- QUOTED PASSAGE -
Show all filings for STEINWAY MUSICAL INSTRUMENTS INC | Request a Trial to NEW EDGAR Online Pro

Form 10-Q for STEINWAY MUSICAL INSTRUMENTS INC


7-May-2009

Quarterly Report


ITEM 2 MANAGEMENT'S DISCUSSION AND ANALYSIS OF FINANCIAL CONDITION AND
RESULTS OF OPERATIONS

(Tabular Amounts in Thousands Except Percentages, Share and Per Share Data)

Introduction

We are a world leader in the design, manufacture, marketing, and distribution of high quality musical instruments. Our piano division concentrates on the high-end grand piano segment of the industry, handcrafting Steinway pianos in New York and Germany. We also offer upright pianos and two mid-priced lines of pianos under the Boston and Essex brand names. We are also an online retailer of classical music. Through our band division, we are the largest domestic producer of band and orchestral instruments and offer a complete line of brass, woodwind, percussion and string instruments and related accessories with well-known brand names such as Bach, Selmer, C.G. Conn, Leblanc, King, and Ludwig. We sell our products through dealers and distributors worldwide. Our piano customer base consists of professional artists, amateur pianists, and institutions such as concert halls, universities, and music schools. Our band and orchestral instrument customer base consists primarily of middle school and high school students, but also includes adult amateur and professional musicians.

- WRITTEN EXERCISE -
Extend the introduction to the Steinway quarterly report, starting right after its final sentence. The material that comes next has no connection to the Steinway quarterly report.

- RECORDED DATA -
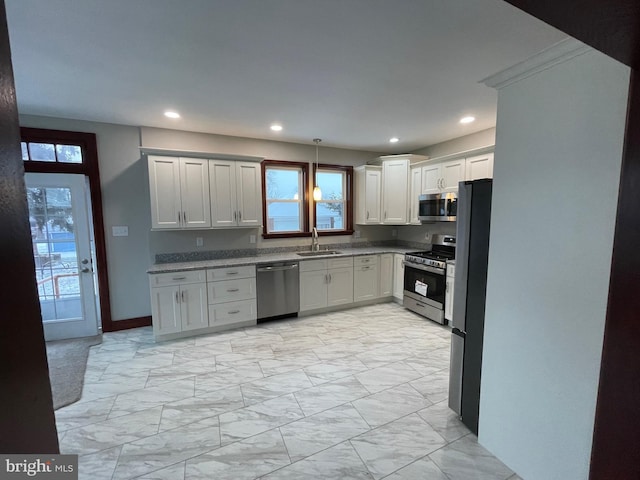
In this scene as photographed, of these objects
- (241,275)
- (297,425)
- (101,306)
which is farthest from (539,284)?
(101,306)

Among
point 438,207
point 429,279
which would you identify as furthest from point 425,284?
point 438,207

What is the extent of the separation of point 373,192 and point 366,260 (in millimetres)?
1239

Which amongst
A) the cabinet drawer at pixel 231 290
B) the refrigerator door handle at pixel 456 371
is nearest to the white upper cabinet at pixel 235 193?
the cabinet drawer at pixel 231 290

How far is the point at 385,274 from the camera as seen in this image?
4777 millimetres

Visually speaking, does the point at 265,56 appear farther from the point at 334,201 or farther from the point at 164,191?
the point at 334,201

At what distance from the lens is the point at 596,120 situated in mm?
1263

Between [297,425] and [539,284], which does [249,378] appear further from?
[539,284]

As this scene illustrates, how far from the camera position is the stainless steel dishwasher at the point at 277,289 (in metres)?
3.92

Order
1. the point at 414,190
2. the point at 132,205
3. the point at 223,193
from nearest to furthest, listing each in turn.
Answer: the point at 132,205
the point at 223,193
the point at 414,190

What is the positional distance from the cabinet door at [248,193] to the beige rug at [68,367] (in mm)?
2290

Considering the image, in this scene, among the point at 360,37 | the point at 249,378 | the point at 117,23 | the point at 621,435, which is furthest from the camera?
the point at 249,378

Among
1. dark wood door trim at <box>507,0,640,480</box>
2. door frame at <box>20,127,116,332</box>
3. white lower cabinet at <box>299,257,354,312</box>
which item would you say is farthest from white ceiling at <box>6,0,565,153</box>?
white lower cabinet at <box>299,257,354,312</box>

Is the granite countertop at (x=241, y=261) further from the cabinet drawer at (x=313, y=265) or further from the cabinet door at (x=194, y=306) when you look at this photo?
the cabinet door at (x=194, y=306)

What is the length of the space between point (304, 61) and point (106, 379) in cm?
330
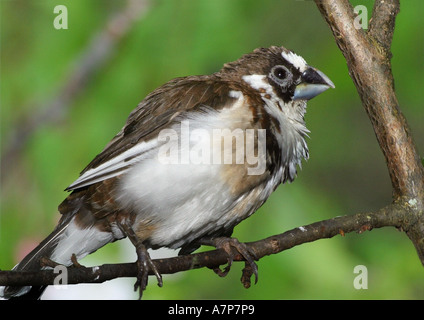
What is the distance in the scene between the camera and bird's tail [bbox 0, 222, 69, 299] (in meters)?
3.29

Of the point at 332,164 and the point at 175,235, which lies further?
the point at 332,164

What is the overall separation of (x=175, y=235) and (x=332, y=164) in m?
2.42

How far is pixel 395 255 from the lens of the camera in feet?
14.5

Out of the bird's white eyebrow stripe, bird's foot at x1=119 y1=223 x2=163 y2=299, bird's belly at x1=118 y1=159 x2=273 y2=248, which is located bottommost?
bird's foot at x1=119 y1=223 x2=163 y2=299

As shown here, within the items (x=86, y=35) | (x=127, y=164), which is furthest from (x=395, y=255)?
(x=86, y=35)

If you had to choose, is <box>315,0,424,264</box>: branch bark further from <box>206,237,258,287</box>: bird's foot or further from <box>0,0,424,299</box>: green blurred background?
<box>0,0,424,299</box>: green blurred background

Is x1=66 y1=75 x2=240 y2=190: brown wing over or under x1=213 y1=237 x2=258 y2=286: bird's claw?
over

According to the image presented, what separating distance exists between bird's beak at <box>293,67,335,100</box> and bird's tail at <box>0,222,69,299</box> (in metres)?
1.28

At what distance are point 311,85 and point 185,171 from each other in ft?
2.87

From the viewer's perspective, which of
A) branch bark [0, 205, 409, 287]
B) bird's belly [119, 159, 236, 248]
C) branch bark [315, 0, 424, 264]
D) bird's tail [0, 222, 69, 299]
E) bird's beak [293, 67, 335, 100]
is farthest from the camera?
bird's beak [293, 67, 335, 100]

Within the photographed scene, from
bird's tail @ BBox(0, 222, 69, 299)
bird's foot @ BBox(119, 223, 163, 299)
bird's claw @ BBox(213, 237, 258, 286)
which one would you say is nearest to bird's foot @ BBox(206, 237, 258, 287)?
bird's claw @ BBox(213, 237, 258, 286)

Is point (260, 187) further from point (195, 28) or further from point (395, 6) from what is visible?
point (195, 28)

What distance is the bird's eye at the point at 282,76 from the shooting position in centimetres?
358

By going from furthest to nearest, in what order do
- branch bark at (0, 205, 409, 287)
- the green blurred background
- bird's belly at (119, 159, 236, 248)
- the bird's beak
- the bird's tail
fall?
the green blurred background, the bird's beak, the bird's tail, bird's belly at (119, 159, 236, 248), branch bark at (0, 205, 409, 287)
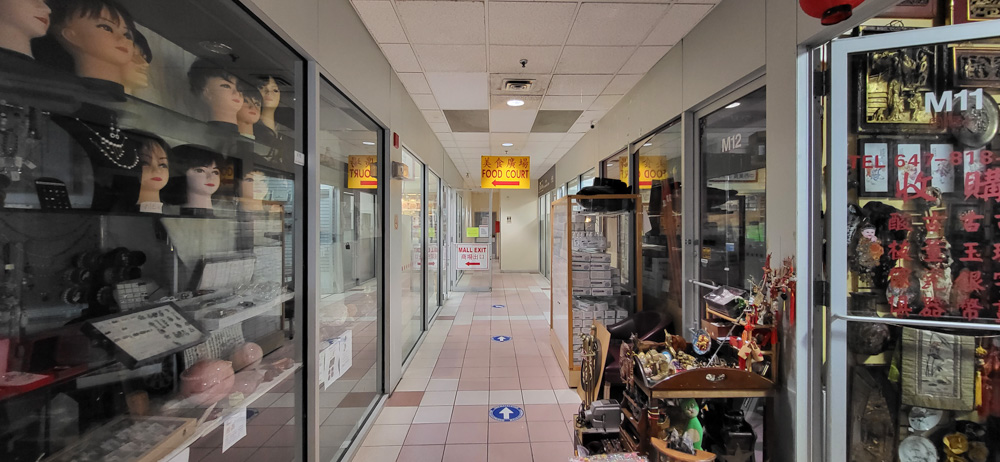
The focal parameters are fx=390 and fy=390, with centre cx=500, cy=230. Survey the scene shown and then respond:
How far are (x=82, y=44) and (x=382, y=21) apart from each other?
6.99 ft

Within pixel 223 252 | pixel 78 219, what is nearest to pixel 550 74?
pixel 223 252

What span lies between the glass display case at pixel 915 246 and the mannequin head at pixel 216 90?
262 cm

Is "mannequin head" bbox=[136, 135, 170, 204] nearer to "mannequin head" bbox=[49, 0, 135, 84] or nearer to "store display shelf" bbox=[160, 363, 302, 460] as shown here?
"mannequin head" bbox=[49, 0, 135, 84]

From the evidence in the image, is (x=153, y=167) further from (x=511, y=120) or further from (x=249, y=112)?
(x=511, y=120)

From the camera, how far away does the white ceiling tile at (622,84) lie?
3.87 meters

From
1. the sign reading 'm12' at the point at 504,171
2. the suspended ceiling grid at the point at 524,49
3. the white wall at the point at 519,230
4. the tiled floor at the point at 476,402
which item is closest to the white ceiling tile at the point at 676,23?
the suspended ceiling grid at the point at 524,49

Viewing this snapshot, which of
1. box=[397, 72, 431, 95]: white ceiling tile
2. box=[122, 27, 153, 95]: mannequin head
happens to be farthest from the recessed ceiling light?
box=[397, 72, 431, 95]: white ceiling tile

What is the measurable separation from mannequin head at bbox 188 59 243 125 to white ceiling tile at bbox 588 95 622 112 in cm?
377

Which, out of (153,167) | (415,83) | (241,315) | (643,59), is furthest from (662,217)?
(153,167)

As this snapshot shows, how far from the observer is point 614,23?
2811 mm

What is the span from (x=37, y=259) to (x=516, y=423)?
2935 mm

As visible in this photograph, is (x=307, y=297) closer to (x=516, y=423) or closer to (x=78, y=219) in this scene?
(x=78, y=219)

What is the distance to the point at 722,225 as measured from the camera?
2.77 m

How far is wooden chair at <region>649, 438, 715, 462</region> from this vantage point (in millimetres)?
1793
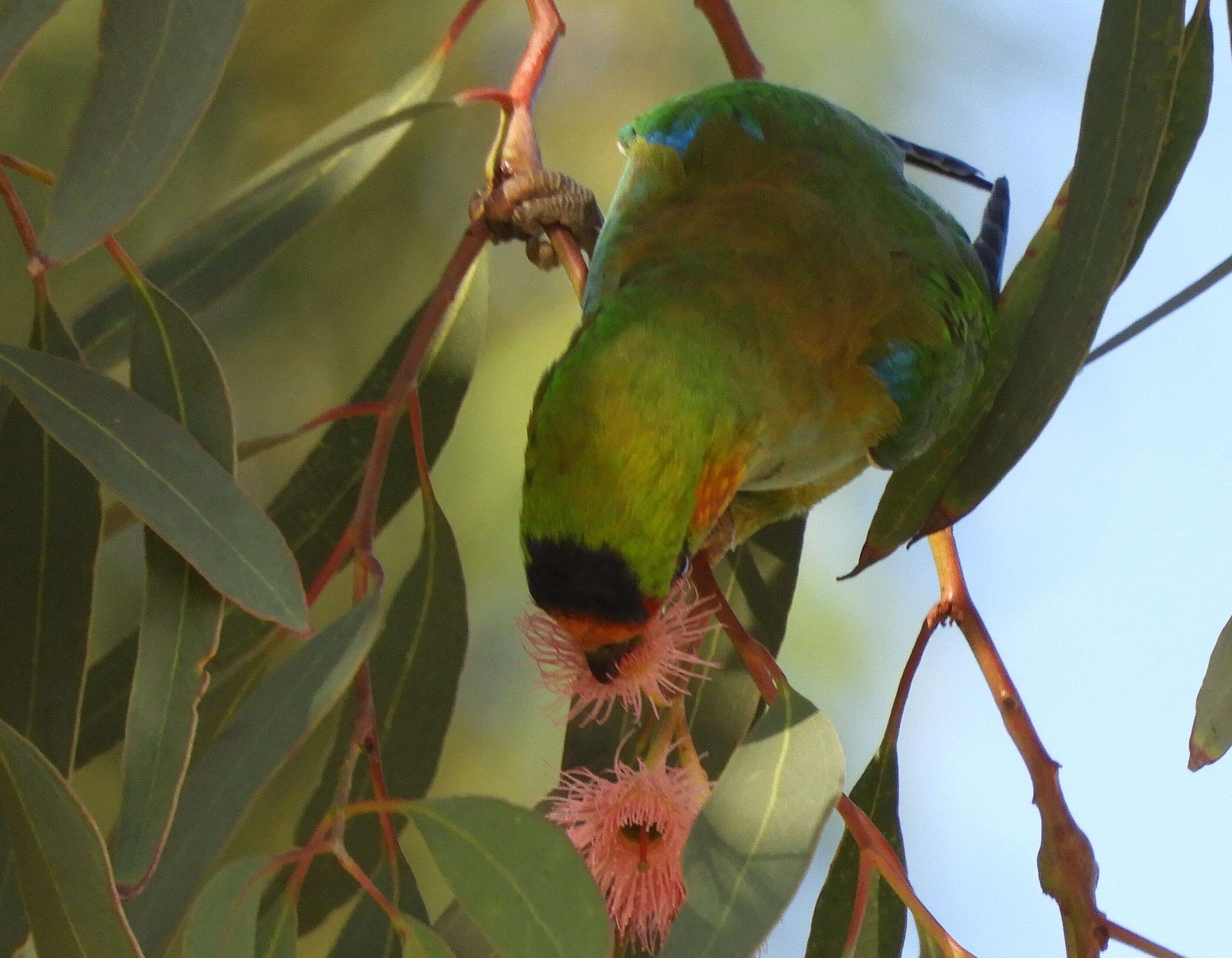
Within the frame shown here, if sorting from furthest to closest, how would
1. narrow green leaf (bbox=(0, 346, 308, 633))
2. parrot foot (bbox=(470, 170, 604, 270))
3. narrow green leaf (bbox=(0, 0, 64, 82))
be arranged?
1. parrot foot (bbox=(470, 170, 604, 270))
2. narrow green leaf (bbox=(0, 346, 308, 633))
3. narrow green leaf (bbox=(0, 0, 64, 82))

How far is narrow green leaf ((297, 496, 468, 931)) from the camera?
1.38m

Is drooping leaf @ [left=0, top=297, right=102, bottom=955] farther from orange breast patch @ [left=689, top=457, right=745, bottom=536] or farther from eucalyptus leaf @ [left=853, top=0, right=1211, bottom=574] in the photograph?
eucalyptus leaf @ [left=853, top=0, right=1211, bottom=574]

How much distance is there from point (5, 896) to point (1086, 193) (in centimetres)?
108

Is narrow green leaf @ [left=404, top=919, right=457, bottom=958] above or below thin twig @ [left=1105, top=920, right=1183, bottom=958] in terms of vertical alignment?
below

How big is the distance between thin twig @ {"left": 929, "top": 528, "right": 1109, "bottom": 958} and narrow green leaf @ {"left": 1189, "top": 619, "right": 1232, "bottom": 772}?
5.0 inches

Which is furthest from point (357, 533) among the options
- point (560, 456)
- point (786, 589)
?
point (786, 589)

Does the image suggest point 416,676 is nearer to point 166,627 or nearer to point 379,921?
point 379,921

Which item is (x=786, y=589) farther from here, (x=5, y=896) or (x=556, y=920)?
(x=5, y=896)

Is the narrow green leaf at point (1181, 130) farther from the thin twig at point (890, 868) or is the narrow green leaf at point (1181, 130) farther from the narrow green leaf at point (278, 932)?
the narrow green leaf at point (278, 932)

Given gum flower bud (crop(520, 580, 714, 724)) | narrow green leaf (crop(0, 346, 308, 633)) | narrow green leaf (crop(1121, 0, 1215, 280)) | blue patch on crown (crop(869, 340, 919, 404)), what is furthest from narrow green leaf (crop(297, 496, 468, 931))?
narrow green leaf (crop(1121, 0, 1215, 280))

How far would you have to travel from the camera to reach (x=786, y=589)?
151 cm

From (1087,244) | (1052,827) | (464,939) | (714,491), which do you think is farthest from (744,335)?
(464,939)

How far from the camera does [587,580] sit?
107 centimetres

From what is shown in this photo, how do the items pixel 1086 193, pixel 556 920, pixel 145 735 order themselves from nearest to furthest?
pixel 556 920, pixel 145 735, pixel 1086 193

- RESULT OF THE EXERCISE -
Critical Accounting Policies

The Securities and Exchange Commission ("SEC") has issued disclosure guidance for "critical accounting policies." The SEC defines "critical accounting policies" as those that require application of management's most difficult, subjective or complex judgments, often as a result of the need to make estimates about the effect of matters that are inherently uncertain and may change in subsequent periods.

Management is required to make certain estimates and assumptions during the preparation of the consolidated financial statements. These estimates and assumptions impact the reported amount of assets and liabilities and disclosures of contingent assets and liabilities as of the date of the consolidated financial statements. Estimates and assumptions are reviewed periodically and the effects of revisions are reflected in the consolidated financial statements in the period they are determined to be necessary. Actual results could differ from those estimates.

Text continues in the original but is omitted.